As for legal comparisons, I have already explained my reasons for rejecting the submission that the present case is analogous with R (Save Stonehenge World Heritage Site). In my judgment, the present case is also distinguishable from Langley Park, which was not a case where the Court of Appeal concluded that the alternative proposed was necessarily a mandatory material consideration. Rather, it was a case where the decision-maker had wrongly considered itself precluded from considering an alternative (§47 and §48 of the judgment).
CPRE’s final reason is that the initial options appraisal was more than seven years old and did not reflect substantial changes in policy and technology since then. No detail was provided as to why the appraisal was said to be out of date and amounts to a repeat of a criticism advanced before the Panel and addressed in its Report (see above at §19 (“4.5.24 …Some IPs suggested that the Applicant’s appraisal was out-of-date ….”). The Secretary of State agreed with the Panel’s analysis in this regard (§21 of the decision letter).
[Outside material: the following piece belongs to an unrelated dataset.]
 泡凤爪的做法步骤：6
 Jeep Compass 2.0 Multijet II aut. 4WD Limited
Accordingly, the reasons advanced by CPRE do not justify a conclusion that the alternatives proposed were mandatory material consideration. The same conclusion is reached whether the reasons are considered individually or cumulatively.
Conclusion
In conclusion; I do not accept the underlying factual basis of CPRE’s primary case that the Secretary of State treated alternatives as a material consideration but failed to assess them for himself. Permission to apply for judicial review on CPRE’s primary case is refused.
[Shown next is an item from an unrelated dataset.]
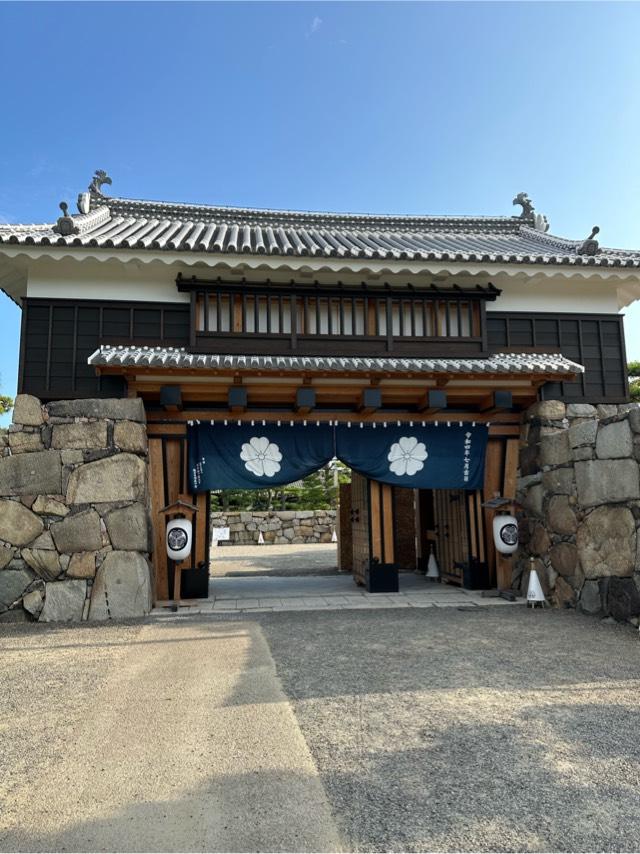 香川県高松市玉藻町２−１ 高松城の写真3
Nor am I persuaded that the alternatives advanced by CPRE and Mr Bagshaw were mandatory material considerations such that it was unlawful for the Secretary of State to rely on their assessment by National Highways in its options appraisal of the Scheme. The present case is not analogous with the wholly exceptional set of circumstances in R (Save Stonehenge World Heritage Site) v Secretary of State for Transport [2021] EWHC 2161 (Admin). There is no general principle of law that the existence of alternative sites inevitably becomes a mandatory material consideration in any case where a proposed development would cause adverse effects but these are held to be outweighed by its beneficial effects (Lang J in R (Substation Action Save East Suffolk Ltd) v Secretary of State for Business, Energy and Industrial Strategy [2022] PTSR 74 at §211). Neither the applicant for development consent or the decision maker relied on the absence of alternatives to justify the Scheme. The credibility of the alternatives advanced was in dispute. The present case is distinguishable from Langley Park School for Girls v Bromley London Borough Council [2010] 1P & CR 10). The criticism advanced about the age of the options appraisal by National Highways was addressed by the Panel in its Report.
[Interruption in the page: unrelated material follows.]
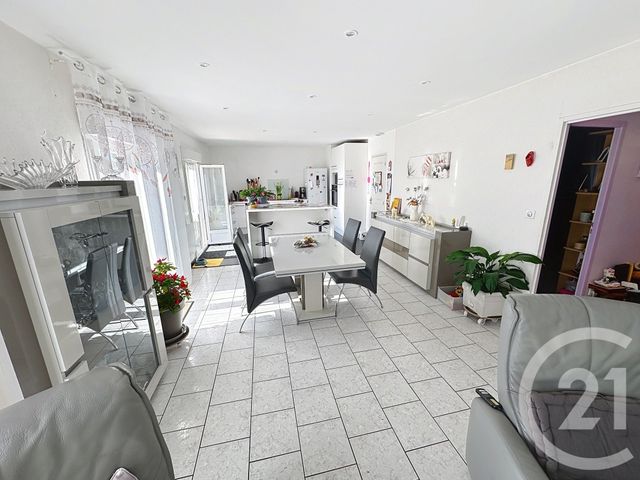Afficher la photo en grand Maison à vendre - 6 pièces - 99,92 m2 - Froberville - 76 - HAUTE-NORMANDIE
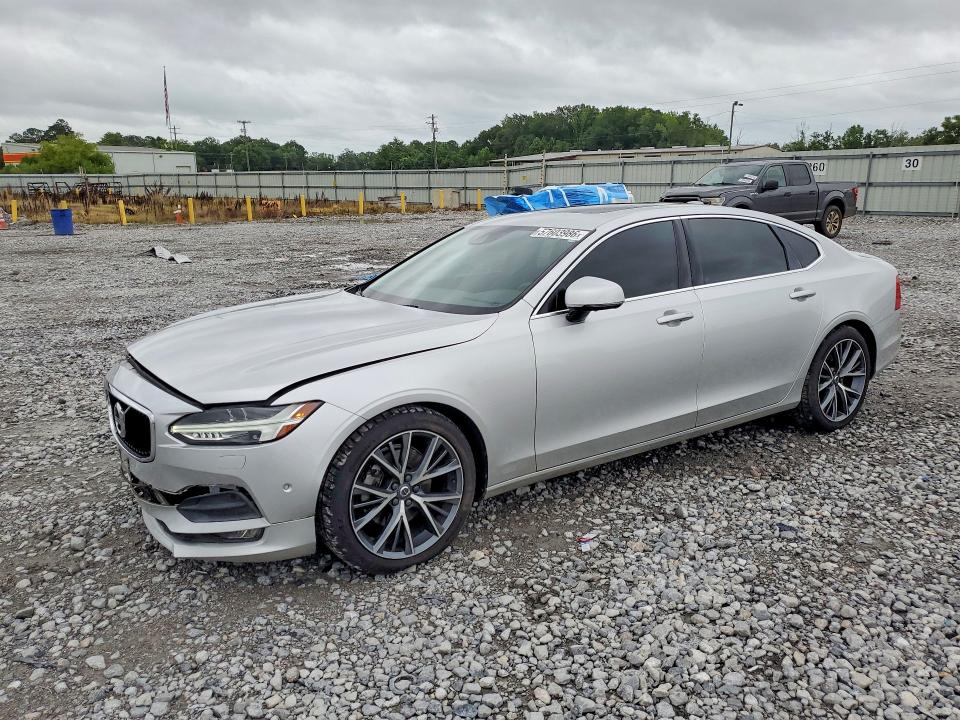 Auction sale of the 2018 Volvo S90, vin: LVY102MK5JP056383, lot number: 57603986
The Panel approached the alternatives proposed as a matter of planning judgement, giving them brief consideration but focussing its consideration on whether a proportionate options appraisal had been carried out by the applicant for development consent, in accordance with paragraph 4.27 of the Policy Statement on National Networks. The Secretary of State agreed with the Panel’s approach and conclusion. In my judgment the approach taken demonstrates no error of law.
Permission is granted on CPRE’s alternative case, but the claim fails.